Each record that comes next should be output exactly; pictures do not belong in the copy.
*** Input data ***
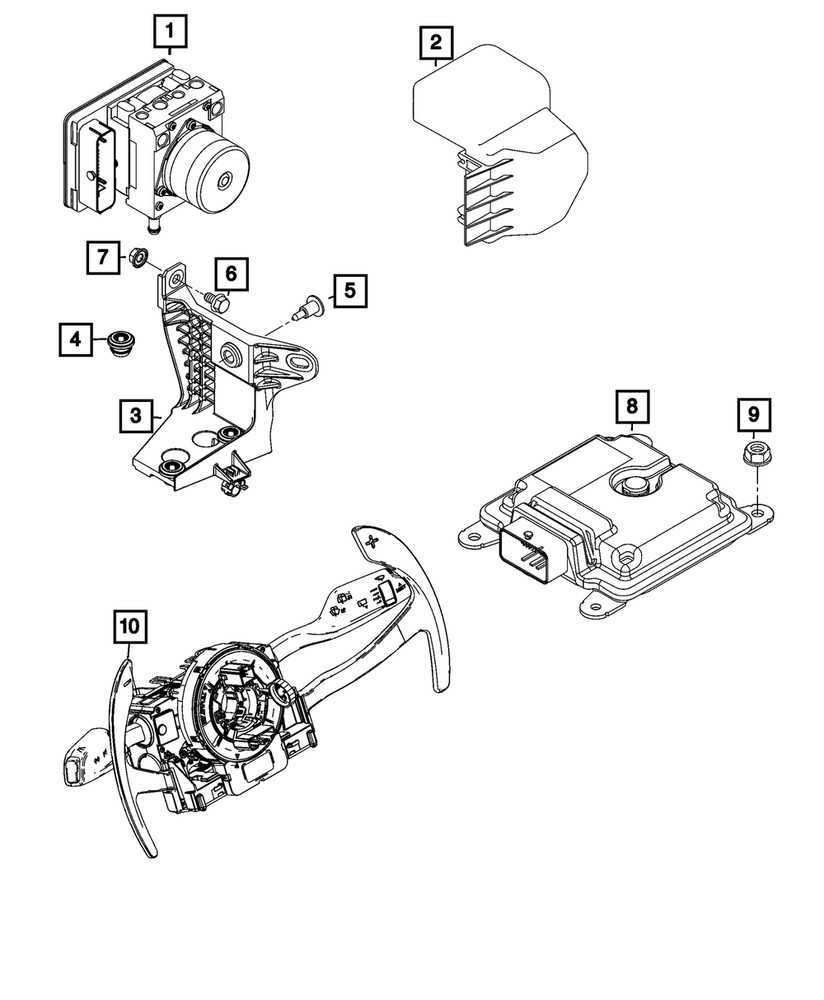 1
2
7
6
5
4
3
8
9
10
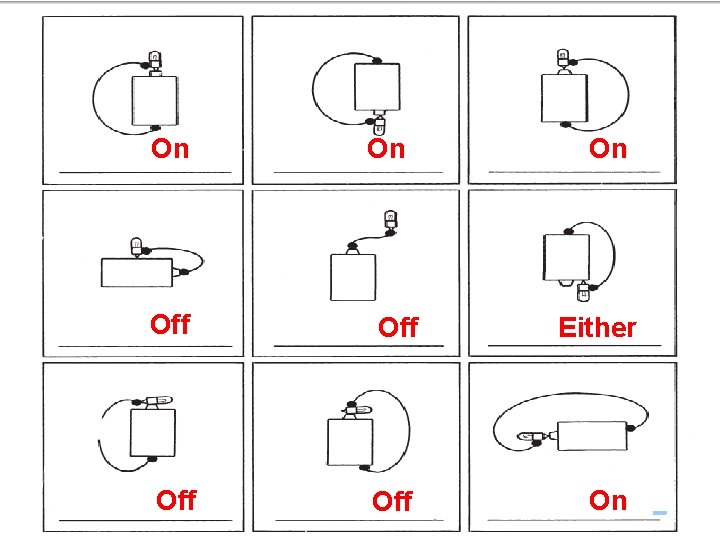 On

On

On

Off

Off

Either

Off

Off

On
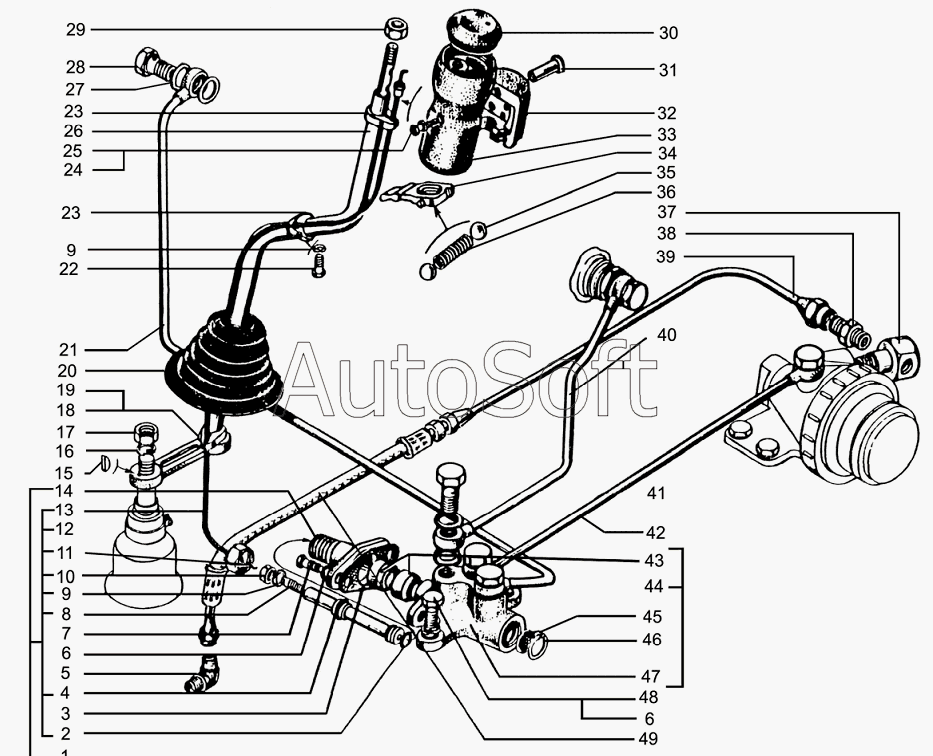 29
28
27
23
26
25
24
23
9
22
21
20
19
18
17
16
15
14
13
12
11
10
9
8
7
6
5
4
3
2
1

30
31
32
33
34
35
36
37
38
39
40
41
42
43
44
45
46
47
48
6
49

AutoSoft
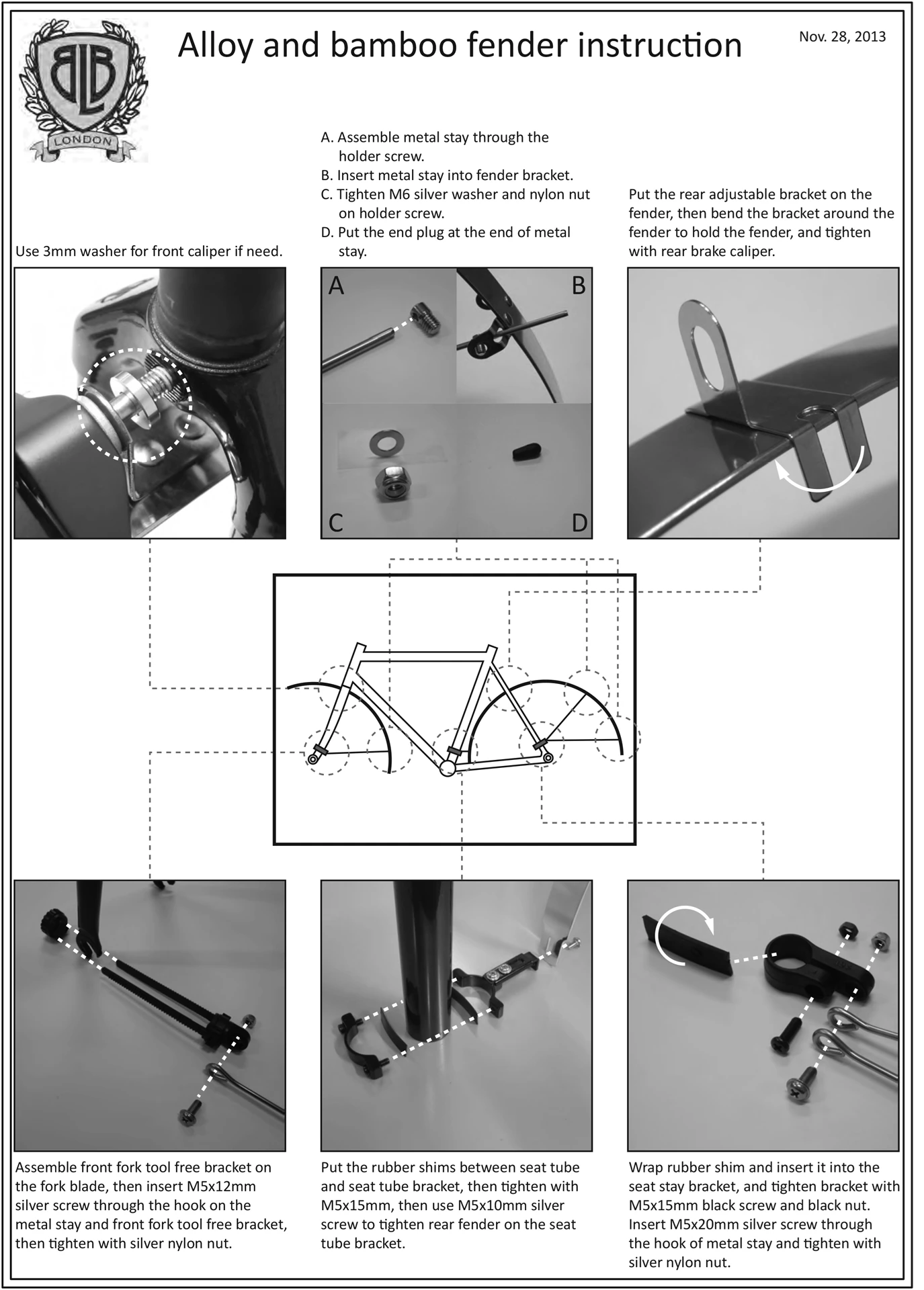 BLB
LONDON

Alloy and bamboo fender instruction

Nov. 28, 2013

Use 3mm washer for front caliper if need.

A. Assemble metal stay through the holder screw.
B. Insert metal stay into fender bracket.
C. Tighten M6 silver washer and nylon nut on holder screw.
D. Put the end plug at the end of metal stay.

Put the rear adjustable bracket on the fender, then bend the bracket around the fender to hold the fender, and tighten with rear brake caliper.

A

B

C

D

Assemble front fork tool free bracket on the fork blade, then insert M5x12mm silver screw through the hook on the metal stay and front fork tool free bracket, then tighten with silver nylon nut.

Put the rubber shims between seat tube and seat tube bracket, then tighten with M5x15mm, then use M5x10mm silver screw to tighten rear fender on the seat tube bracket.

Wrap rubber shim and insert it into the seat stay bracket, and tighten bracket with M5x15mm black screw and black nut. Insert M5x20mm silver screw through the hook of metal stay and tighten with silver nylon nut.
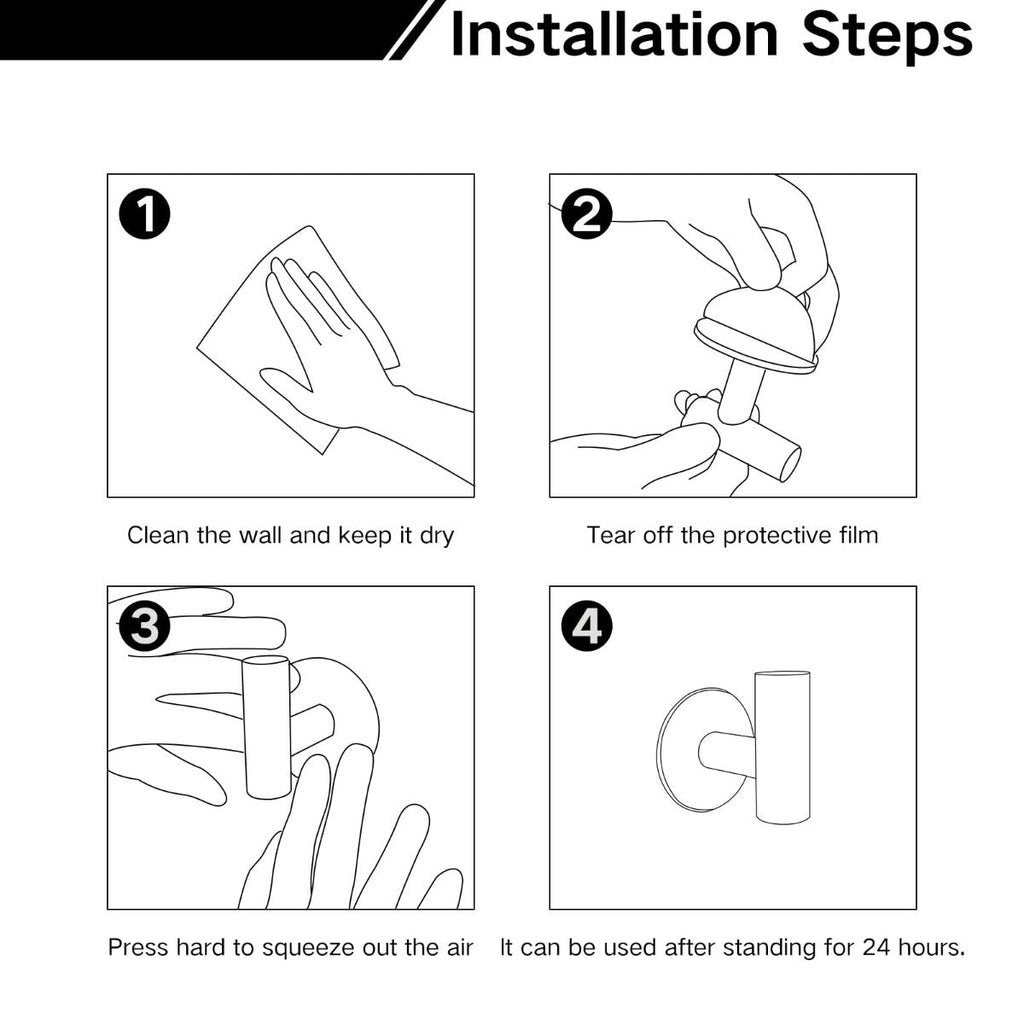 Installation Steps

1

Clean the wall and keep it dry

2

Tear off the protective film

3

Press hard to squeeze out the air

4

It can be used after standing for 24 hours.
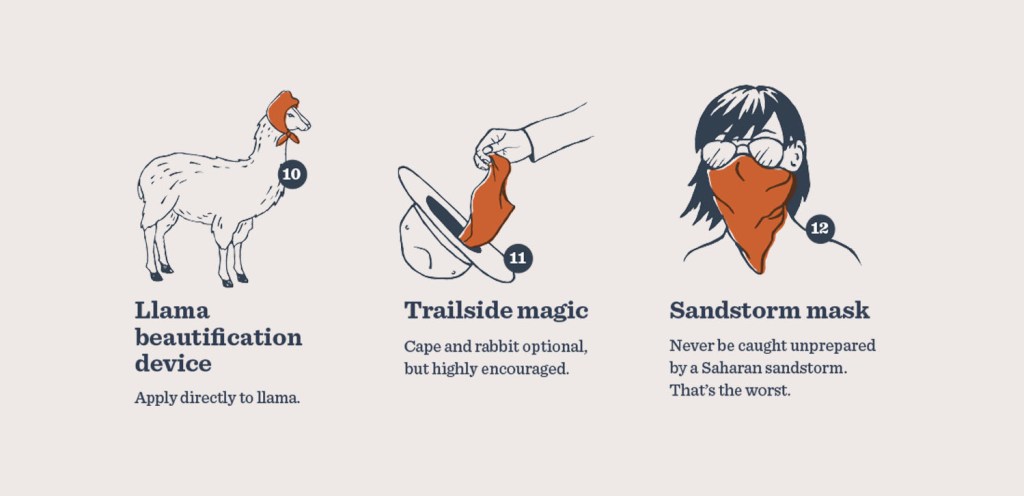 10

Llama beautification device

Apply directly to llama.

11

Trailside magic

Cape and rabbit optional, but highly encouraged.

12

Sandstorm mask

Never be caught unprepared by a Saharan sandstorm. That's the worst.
***
* **Exercise output**:
 1
2
7
6
5
4
3
8
9
10
 On

On

On

Off

Off

Either

Off

Off

On
 29
28
27
23
26
25
24
23
9
22
21
20
19
18
17
16
15
14
13
12
11
10
9
8
7
6
5
4
3
2
1

30
31
32
33
34
35
36
37
38
39
40
41
42
43
44
45
46
47
48
6
49

AutoSoft
 BLB
LONDON

Alloy and bamboo fender instruction

Nov. 28, 2013

Use 3mm washer for front caliper if need.

A. Assemble metal stay through the holder screw.
B. Insert metal stay into fender bracket.
C. Tighten M6 silver washer and nylon nut on holder screw.
D. Put the end plug at the end of metal stay.

Put the rear adjustable bracket on the fender, then bend the bracket around the fender to hold the fender, and tighten with rear brake caliper.

A

B

C

D

Assemble front fork tool free bracket on the fork blade, then insert M5x12mm silver screw through the hook on the metal stay and front fork tool free bracket, then tighten with silver nylon nut.

Put the rubber shims between seat tube and seat tube bracket, then tighten with M5x15mm, then use M5x10mm silver screw to tighten rear fender on the seat tube bracket.

Wrap rubber shim and insert it into the seat stay bracket, and tighten bracket with M5x15mm black screw and black nut. Insert M5x20mm silver screw through the hook of metal stay and tighten with silver nylon nut.
 Installation Steps

1

Clean the wall and keep it dry

2

Tear off the protective film

3

Press hard to squeeze out the air

4

It can be used after standing for 24 hours.
 10

Llama beautification device

Apply directly to llama.

11

Trailside magic

Cape and rabbit optional, but highly encouraged.

12

Sandstorm mask

Never be caught unprepared by a Saharan sandstorm. That's the worst.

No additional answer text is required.